Detectou-se uma vulnerabilidade classificada como problemático em MediaWiki até 1.23.14/1.26.3/1.27.0. Afetado é uma função desconhecida do arquivo Special:MyPage/common.css do componente CSS User Subpage Preview. O tratamento leva a Script de Site Cruzado. Esta vulnerabilidade é conhecida como CVE-2016-6333. O ataque pode ser levado a cabo através da rede. Não existe exploit disponível. Recomenda-se a atualização do componente afetado.

Detalhesinformação

Detectou-se uma vulnerabilidade classificada como problemático em MediaWiki até 1.23.14/1.26.3/1.27.0. Afetado é uma função desconhecida do arquivo Special:MyPage/common.css do componente CSS User Subpage Preview. O tratamento leva a Script de Site Cruzado. Usar a CWE para declarar o problema leva à CWE-79. A vulnerabilidade foi identificada em 20/04/2017. O problema foi divulgado 20/04/2017 (Site).
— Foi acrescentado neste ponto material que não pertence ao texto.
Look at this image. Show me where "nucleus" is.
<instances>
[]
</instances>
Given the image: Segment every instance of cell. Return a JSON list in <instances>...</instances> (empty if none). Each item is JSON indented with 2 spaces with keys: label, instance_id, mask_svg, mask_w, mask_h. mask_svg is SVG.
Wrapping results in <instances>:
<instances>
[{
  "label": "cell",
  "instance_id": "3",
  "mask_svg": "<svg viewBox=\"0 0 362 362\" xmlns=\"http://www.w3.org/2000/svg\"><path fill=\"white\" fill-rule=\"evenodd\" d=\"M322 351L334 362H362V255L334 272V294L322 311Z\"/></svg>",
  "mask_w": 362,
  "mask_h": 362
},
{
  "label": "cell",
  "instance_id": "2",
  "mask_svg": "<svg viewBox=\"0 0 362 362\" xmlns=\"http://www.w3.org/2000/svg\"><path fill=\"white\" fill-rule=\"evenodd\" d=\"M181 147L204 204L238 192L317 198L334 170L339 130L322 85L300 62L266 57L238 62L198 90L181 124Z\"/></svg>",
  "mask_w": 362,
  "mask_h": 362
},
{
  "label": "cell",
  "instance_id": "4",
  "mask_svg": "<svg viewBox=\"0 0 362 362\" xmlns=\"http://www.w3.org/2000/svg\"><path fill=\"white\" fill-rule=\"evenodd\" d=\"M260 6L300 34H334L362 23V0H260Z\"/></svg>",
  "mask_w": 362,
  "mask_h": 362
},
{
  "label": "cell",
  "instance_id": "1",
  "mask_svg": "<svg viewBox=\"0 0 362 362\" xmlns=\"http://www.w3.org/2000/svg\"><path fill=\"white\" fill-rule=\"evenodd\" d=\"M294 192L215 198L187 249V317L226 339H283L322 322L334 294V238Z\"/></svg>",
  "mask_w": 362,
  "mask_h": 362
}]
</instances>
O comunicado está disponível para download em lists.wikimedia.org.

Esta vulnerabilidade é conhecida como CVE-2016-6333. A atribuição do CVE ocorreu em 26/07/2016. O ataque pode ser levado a cabo através da rede. Detalhes técnicos estão disponíveis. A popularidade desta vulnerabilidade está abaixo da média. Não existe exploit disponível. No momento, o preço atual de um exploit pode estar em torno de USD $0-$5k atualmente. O projeto MITRE ATT&CK identifica a técnica de ataque como T1059.007.

Está declarado como não definido. Como 0-day, o valor estimado no submundo era aproximadamente $0-$5k. O Nessus oferece um plugin com o ID 93195 para detecção de vulnerabilidades. Encontra-se atribuído à família CGI abuses. O plugin está em execução no contexto do tipo r. O scanner de vulnerabilidade comercial Qualys é capaz de testar este problema com plugin 11684 (Mediawiki Multiple Vulnerabilities (MediaWiki Security Release: 1.27.1, 1.26.4, 1.23.15)).

Atualizar para a versão 1.23.15 pode resolver este problema. Recomenda-se a atualização do componente afetado.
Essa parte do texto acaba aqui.